* Short task
Lay out as a numbered list every line of the records from the one containing "Is the road" down through the end of the records, skipping blank lines. Leave the pictures out of the list.
____ Available data
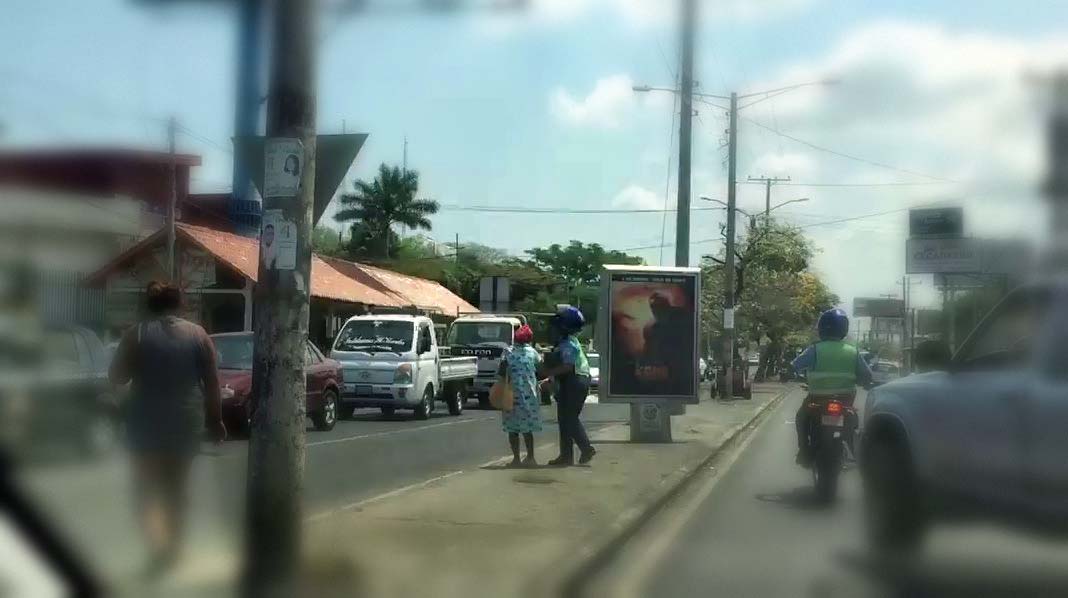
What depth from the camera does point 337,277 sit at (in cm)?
3712

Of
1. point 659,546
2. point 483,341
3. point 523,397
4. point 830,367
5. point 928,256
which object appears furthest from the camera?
point 928,256

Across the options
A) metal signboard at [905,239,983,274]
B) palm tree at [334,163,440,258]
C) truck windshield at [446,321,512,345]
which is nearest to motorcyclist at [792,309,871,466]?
truck windshield at [446,321,512,345]

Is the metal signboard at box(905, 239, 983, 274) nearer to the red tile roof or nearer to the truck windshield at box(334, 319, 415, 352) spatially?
the red tile roof

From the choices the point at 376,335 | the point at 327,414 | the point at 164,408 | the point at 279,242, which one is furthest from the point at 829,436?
the point at 376,335

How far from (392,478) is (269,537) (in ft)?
18.8

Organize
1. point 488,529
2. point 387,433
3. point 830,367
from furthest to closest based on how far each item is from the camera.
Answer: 1. point 387,433
2. point 830,367
3. point 488,529

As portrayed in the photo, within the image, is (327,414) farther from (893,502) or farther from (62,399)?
(893,502)

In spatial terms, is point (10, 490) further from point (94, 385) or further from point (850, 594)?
point (94, 385)

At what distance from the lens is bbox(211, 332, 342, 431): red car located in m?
17.1

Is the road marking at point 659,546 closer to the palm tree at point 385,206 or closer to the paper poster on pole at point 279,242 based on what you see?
the paper poster on pole at point 279,242

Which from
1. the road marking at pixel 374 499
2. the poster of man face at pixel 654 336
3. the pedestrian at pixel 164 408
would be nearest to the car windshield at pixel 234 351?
the poster of man face at pixel 654 336

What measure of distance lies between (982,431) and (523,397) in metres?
6.55

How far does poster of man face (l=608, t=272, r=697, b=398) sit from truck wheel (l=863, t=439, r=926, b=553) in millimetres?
8515

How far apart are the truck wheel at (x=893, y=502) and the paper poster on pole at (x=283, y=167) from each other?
4688mm
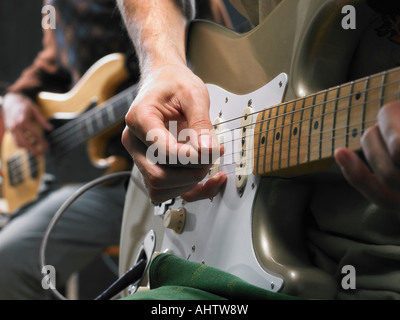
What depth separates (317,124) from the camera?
47 centimetres

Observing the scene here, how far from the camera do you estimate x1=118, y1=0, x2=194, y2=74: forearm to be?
0.68 meters

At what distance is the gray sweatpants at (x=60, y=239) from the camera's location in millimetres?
1364

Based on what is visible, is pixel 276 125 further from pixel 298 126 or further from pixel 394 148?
pixel 394 148

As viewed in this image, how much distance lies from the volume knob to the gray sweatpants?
27.2 inches

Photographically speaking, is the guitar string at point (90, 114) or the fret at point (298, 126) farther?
________
* Task result
1. Is the road marking at point 659,546 closer to the palm tree at point 385,206 or closer to the paper poster on pole at point 279,242 based on what you see?
2. the paper poster on pole at point 279,242
3. Which from
4. 1. the road marking at pixel 374 499
5. 2. the poster of man face at pixel 654 336
6. 3. the pedestrian at pixel 164 408
7. would be nearest to the car windshield at pixel 234 351?
8. the poster of man face at pixel 654 336
9. What measure of distance lies between (982,431) and (523,397) in metres?
10. 6.55
11. How far does poster of man face (l=608, t=272, r=697, b=398) sit from truck wheel (l=863, t=439, r=926, b=553) in millimetres?
12. 8515
13. How far apart are the truck wheel at (x=893, y=502) and the paper poster on pole at (x=283, y=167) from each other?
14. 4688mm
15. What depth separates (317,124) from the camera?
16. 47 centimetres
17. Observing the scene here, how far from the camera do you estimate x1=118, y1=0, x2=194, y2=74: forearm to be?
18. 0.68 meters
19. At what distance is the gray sweatpants at (x=60, y=239) from the camera's location in millimetres?
20. 1364
21. Based on what is visible, is pixel 276 125 further from pixel 298 126 or further from pixel 394 148?
22. pixel 394 148
23. As viewed in this image, how much distance lies from the volume knob to the gray sweatpants?
24. 27.2 inches
25. Photographically speaking, is the guitar string at point (90, 114) or the fret at point (298, 126) farther?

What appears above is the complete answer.